# LM-based Multiclass Classification of Cultural Items
**Homework 1 - Multilingual Natural Language Processing**

*By Joshua Edwin & Clemens Kubach*

**Methodology**
In this project, we considered what might be advantageous for a classification of cultural items.
We hypothesized that an LM pretrained on text from a variety of languages would have more cultural knowledge because language and culture are closely intertwined.
To test this hypothesis, we fine-tuned two pretrained LMs on our down-stream task: "BERT" and "Multilingual BERT".
Our experiments suggest that our hypothesis might be correct - "Multilingual BERT" actually performs better.
It should be mentioned that this is not representative, as this would go beyond the scope of the project.

We use our fine-tuned "Multilingual BERT" model as the homework requested transformer-based model.

## Installs
Check that all required dependencies are installed as defined in `pyproject.toml`. Follow the `README.md` for more detailed instructions.

## Machine and Environment Setup

In [None]:
import pandas as pd
from datasets import DatasetDict, Dataset
import logging
import os


try:
    from google.colab import userdata  # type: ignore

    IN_COLAB = True
except ImportError:
    IN_COLAB = False

logger = logging.getLogger(__name__)

from pathlib import Path

REPO_ROOT = Path(str(os.path.abspath(''))).parent.parent
DATA_DIR = REPO_ROOT / "data"
LOG_DIR = REPO_ROOT / "logs"
WANDB_DIR = REPO_ROOT / "wandb"

os.environ["WANDB_PROJECT"] = "mnlp-h1-lm"
os.environ["WANDB_DIR"] = str(WANDB_DIR)

In [None]:
import wandb
wandb.login()

### Huggingface Login and Loading Data
To access the dataset, there are three options available that will be tried in the following fallback-order:


1.   From HF via HF_TOKEN secret/envvar if set.
2.   From HF via inserting the HF token manually in the login dialog.
3.   From local `./train.csv` and `./valid.csv` files.

Afterwards the hf dataset instance and train, val dataframes can be accessed via `hf_dataset`, `df_train` and `df_val`.

In [None]:
from os import environ

from datasets import load_dataset
from huggingface_hub import login
from datasets.exceptions import DatasetNotFoundError
from huggingface_hub.errors import HfHubHTTPError


def extract_dev_subsets_from_hf_dataset(
    ds: DatasetDict,
) -> tuple[pd.DataFrame, pd.DataFrame]:
    _df_train = pd.DataFrame(ds["train"])  # Silver-labeled training set
    _df_validation = pd.DataFrame(ds["validation"])  # Gold-labeled dev set
    return _df_train, _df_validation


def read_hf_token() -> str | None:
    if IN_COLAB:
        try:
            return userdata.get("HF_TOKEN")
        except KeyError:
            return None
    else:
        return environ.get("HF_TOKEN", None)

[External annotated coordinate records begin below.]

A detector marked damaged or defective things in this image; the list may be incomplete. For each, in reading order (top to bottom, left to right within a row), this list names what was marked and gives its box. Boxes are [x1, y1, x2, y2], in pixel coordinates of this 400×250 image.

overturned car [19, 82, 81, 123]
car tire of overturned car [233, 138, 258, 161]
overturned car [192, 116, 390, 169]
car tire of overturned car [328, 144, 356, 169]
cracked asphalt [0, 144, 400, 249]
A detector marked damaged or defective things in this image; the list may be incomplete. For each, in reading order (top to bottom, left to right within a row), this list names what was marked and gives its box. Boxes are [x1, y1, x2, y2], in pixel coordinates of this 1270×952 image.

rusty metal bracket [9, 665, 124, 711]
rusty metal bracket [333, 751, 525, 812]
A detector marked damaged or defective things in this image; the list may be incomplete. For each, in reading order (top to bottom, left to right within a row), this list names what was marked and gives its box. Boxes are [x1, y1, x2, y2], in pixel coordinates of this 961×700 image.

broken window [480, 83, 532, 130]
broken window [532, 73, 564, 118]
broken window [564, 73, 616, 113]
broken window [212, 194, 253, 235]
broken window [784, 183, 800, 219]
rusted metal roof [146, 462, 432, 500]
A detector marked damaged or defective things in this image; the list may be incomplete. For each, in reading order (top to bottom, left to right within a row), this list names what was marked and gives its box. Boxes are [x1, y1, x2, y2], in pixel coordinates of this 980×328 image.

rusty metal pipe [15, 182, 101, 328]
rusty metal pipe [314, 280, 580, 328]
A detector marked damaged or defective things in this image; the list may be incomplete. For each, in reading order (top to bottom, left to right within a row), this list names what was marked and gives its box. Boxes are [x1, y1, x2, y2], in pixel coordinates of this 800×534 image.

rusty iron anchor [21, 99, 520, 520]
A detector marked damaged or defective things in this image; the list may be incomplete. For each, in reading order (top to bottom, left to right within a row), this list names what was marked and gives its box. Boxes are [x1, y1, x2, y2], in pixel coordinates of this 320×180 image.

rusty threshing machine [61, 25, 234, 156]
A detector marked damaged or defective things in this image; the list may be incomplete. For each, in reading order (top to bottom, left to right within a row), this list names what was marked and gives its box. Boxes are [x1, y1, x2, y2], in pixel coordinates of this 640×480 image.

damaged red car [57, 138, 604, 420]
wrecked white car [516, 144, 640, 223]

def do_blocking_hf_login():
    # run the login in a separate cell because login is non-blocking
    try:
        token = read_hf_token()
        login(token=token)
        if token is None:
            # block until logged-in
            input("Press enter of finish login!")
    except (HfHubHTTPError, DatasetNotFoundError):
        print(
            "Login via HF_TOKEN secret/envvar and via manual login widget failed "
            "or not authorized."
        )


do_blocking_hf_login()

In [None]:
def load_train_val_data() -> tuple[DatasetDict, pd.DataFrame, pd.DataFrame]:
    try:
        _ds = load_dataset("sapienzanlp/nlp2025_hw1_cultural_dataset")
        _df_train, _df_val = extract_dev_subsets_from_hf_dataset(_ds)
        return _ds, _df_train, _df_val
    except (HfHubHTTPError, DatasetNotFoundError) as e:
        logger.error(
            f"Something went wrong during HF dataset access: {e}. "
            "Falling back to local files:"
        )
    try:
        train_df = pd.read_csv("train.csv")
        valid_df = pd.read_csv("valid.csv")

        train_dataset = Dataset.from_pandas(train_df)
        valid_dataset = Dataset.from_pandas(valid_df)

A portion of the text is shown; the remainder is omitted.